Dubai: Australia’s Trade Minister, Andrew Robb, wants the Gulf Cooperation Council (GCC), which includes the UAE, to make a regional free trade agreement a top priority.
“One of my key objectives is to try and encourage the Gulf Cooperation Council to put Australia in the top two for the free trade negotiations that … are about to begin,” the minister said in Dubai on Sunday at the beginning of a weeklong regional visit.
The minister is in the UAE for the third time as part of a trade delegation that includes executives from Qantas, ANZ Bank, the National Bank of Australia and Macquarie Group. Robb will meet with counterparts in the UAE, Saudi Arabia, Kuwait and Qatar along with the GCC whom he said he will push the free trade agreement with.

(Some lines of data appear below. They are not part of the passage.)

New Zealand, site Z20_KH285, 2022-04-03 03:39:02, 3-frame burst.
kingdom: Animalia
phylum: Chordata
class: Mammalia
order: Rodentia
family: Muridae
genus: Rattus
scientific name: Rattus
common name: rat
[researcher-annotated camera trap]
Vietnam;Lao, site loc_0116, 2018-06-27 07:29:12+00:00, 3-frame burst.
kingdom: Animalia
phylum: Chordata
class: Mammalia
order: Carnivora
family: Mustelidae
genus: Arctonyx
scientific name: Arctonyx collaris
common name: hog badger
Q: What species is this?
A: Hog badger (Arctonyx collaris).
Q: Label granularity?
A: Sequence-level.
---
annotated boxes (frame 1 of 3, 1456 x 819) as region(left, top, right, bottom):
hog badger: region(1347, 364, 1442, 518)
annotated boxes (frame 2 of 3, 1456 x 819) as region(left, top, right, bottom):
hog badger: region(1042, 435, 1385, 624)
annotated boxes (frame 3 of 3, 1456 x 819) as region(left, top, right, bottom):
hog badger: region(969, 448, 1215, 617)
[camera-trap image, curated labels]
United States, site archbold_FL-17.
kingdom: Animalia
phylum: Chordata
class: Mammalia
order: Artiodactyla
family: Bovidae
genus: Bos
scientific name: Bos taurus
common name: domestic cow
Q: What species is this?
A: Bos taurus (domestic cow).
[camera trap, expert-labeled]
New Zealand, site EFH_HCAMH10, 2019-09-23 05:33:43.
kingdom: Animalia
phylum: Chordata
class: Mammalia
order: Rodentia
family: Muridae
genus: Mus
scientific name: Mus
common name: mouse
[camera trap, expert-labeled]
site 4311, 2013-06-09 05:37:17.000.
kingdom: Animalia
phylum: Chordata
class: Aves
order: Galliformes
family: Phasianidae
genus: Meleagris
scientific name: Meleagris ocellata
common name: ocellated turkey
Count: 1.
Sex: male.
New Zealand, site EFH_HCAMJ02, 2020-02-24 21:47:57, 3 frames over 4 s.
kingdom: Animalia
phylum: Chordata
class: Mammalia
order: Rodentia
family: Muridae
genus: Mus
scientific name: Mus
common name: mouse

“My intention this week is to try and convince the GCC and all the member countries that it would be to both our interests,” Robb said.
Australia had bilateral free trade talks with the UAE in 2005 when Shaikha Lubna Al Qasimi was minister of foreign trade. The talks were later suspended in the 2009 when the GCC bloc took over the free trade agreement negotiations of its six members.
Asked about the obstacles to sealing an agreement, Robb said: “It’s a question of how they [the Gulf] want to see the priorities [but] I understand they’re ready.”
Projects
Australia is looking to attract investment from the Gulf States for $125 billion (Dh459 billion) in road, tunnel, freight rail projects in the pipeline, which Robb said, are “particularly appropriate for so many of the investment companies and the funds that are here in the UAE and other parts of the Gulf”.
The UAE, which Robb said, has “become a very significant trade partner”, has invested $17 billion in Australia through sovereign wealth funds and other vehicles.
There are 350 Australian companies, predominantly in the services industry, in the UAE with more than 16,000 Australian’s living in the country. “The opportunity to extend that is enormous,” Robb said.
Last year, Australia signed free trade agreements with China, Japan and South Korea.